## WHAT YOU HAVE TO DO
Among the lines of the material, copy those that hold the string "elementor".

*** RECORDS FOR THE EXERCISE ***

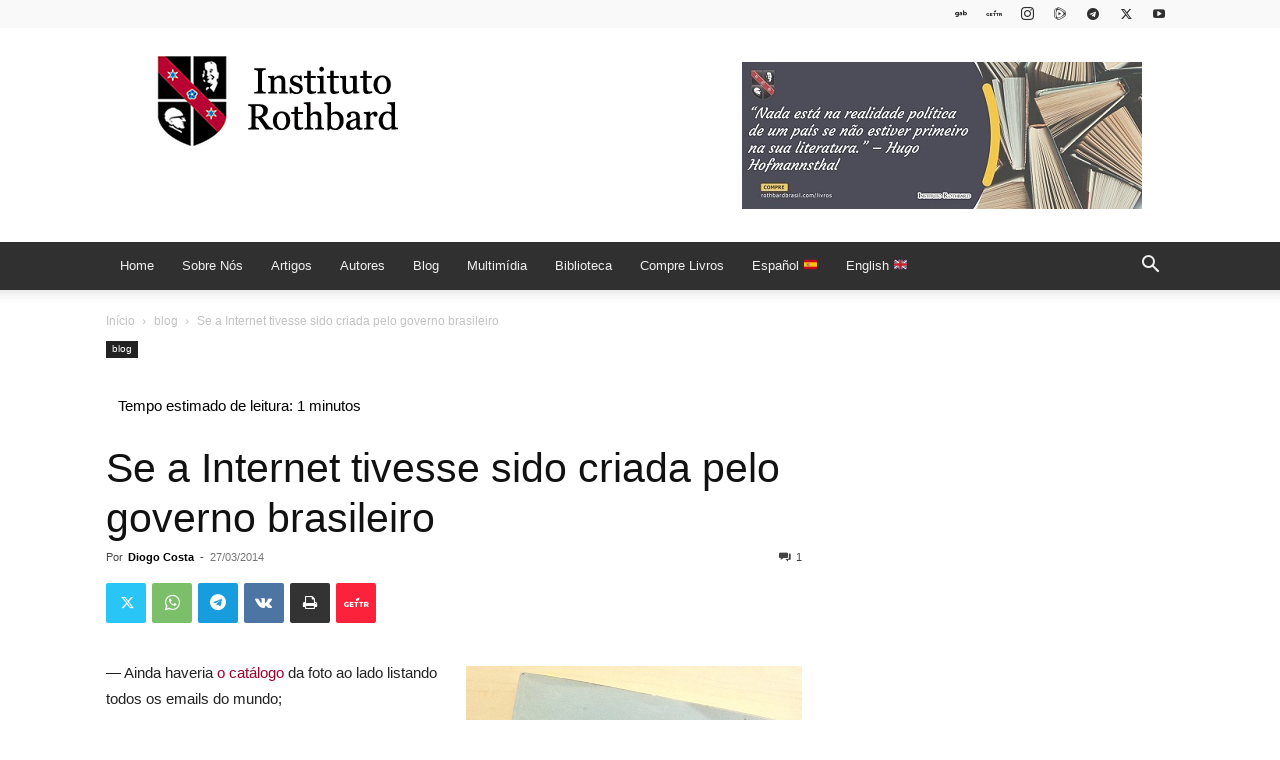

--- FILE ---
content_type: text/html; charset=UTF-8
request_url: https://rothbardbrasil.com/wp-admin/admin-ajax.php?td_theme_name=Newspaper&v=12.7.3
body_size: -491
content:
{"12241":138}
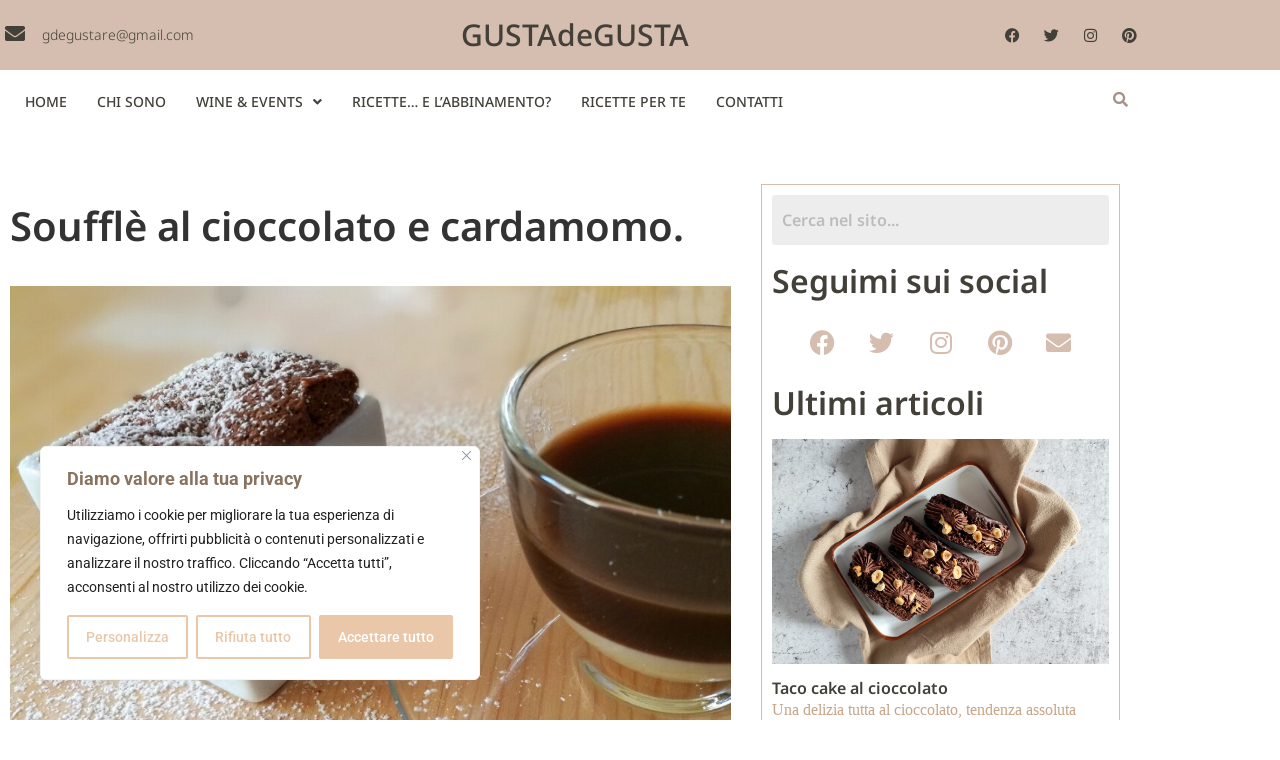

--- FILE ---
content_type: text/css
request_url: https://www.gustadegustablog.com/wp-content/uploads/elementor/css/post-7558.css?ver=1769575120
body_size: 334
content:
.elementor-kit-7558{--e-global-color-primary:#C8A68A;--e-global-color-secondary:#54595F;--e-global-color-text:#7A7A7A;--e-global-color-accent:#61CE70;--e-global-color-3b87f89:#F1E8CD;--e-global-color-f8dfc51:#424038;--e-global-color-80da82c:#FCDFC7;--e-global-color-f2f6377:#FFFFFF;--e-global-color-1e66f8d:#C8A68A;--e-global-color-1408200:#D5BDAF;--e-global-color-0581cfe:#A59288;--e-global-typography-primary-font-family:"Noto Sans";--e-global-typography-primary-font-weight:600;--e-global-typography-secondary-font-family:"Noto Sans";--e-global-typography-secondary-font-weight:400;--e-global-typography-text-font-family:"Times New Roman";--e-global-typography-text-font-size:18px;--e-global-typography-text-font-weight:400;--e-global-typography-accent-font-family:"Times New Roman";--e-global-typography-accent-font-size:18px;--e-global-typography-accent-font-weight:800;}.elementor-kit-7558 a{color:var( --e-global-color-primary );}.elementor-kit-7558 a:hover{color:var( --e-global-color-0581cfe );}.elementor-section.elementor-section-boxed > .elementor-container{max-width:1140px;}.e-con{--container-max-width:1140px;}.elementor-widget:not(:last-child){margin-block-end:20px;}.elementor-element{--widgets-spacing:20px 20px;--widgets-spacing-row:20px;--widgets-spacing-column:20px;}{}h1.entry-title{display:var(--page-title-display);}.site-header .site-branding{flex-direction:column;align-items:stretch;}.site-header{padding-inline-end:0px;padding-inline-start:0px;}.site-footer .site-branding{flex-direction:column;align-items:stretch;}@media(max-width:1024px){.elementor-section.elementor-section-boxed > .elementor-container{max-width:1024px;}.e-con{--container-max-width:1024px;}}@media(max-width:767px){.elementor-section.elementor-section-boxed > .elementor-container{max-width:767px;}.e-con{--container-max-width:767px;}}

*** End of RECORDS FOR THE EXERCISE ***

## ANSWER SPACE
request_url: https://www.gustadegustablog.com/wp-content/uploads/elementor/css/post-7558.css?ver=1769575120
.elementor-kit-7558{--e-global-color-primary:#C8A68A;--e-global-color-secondary:#54595F;--e-global-color-text:#7A7A7A;--e-global-color-accent:#61CE70;--e-global-color-3b87f89:#F1E8CD;--e-global-color-f8dfc51:#424038;--e-global-color-80da82c:#FCDFC7;--e-global-color-f2f6377:#FFFFFF;--e-global-color-1e66f8d:#C8A68A;--e-global-color-1408200:#D5BDAF;--e-global-color-0581cfe:#A59288;--e-global-typography-primary-font-family:"Noto Sans";--e-global-typography-primary-font-weight:600;--e-global-typography-secondary-font-family:"Noto Sans";--e-global-typography-secondary-font-weight:400;--e-global-typography-text-font-family:"Times New Roman";--e-global-typography-text-font-size:18px;--e-global-typography-text-font-weight:400;--e-global-typography-accent-font-family:"Times New Roman";--e-global-typography-accent-font-size:18px;--e-global-typography-accent-font-weight:800;}.elementor-kit-7558 a{color:var( --e-global-color-primary );}.elementor-kit-7558 a:hover{color:var( --e-global-color-0581cfe );}.elementor-section.elementor-section-boxed > .elementor-container{max-width:1140px;}.e-con{--container-max-width:1140px;}.elementor-widget:not(:last-child){margin-block-end:20px;}.elementor-element{--widgets-spacing:20px 20px;--widgets-spacing-row:20px;--widgets-spacing-column:20px;}{}h1.entry-title{display:var(--page-title-display);}.site-header .site-branding{flex-direction:column;align-items:stretch;}.site-header{padding-inline-end:0px;padding-inline-start:0px;}.site-footer .site-branding{flex-direction:column;align-items:stretch;}@media(max-width:1024px){.elementor-section.elementor-section-boxed > .elementor-container{max-width:1024px;}.e-con{--container-max-width:1024px;}}@media(max-width:767px){.elementor-section.elementor-section-boxed > .elementor-container{max-width:767px;}.e-con{--container-max-width:767px;}}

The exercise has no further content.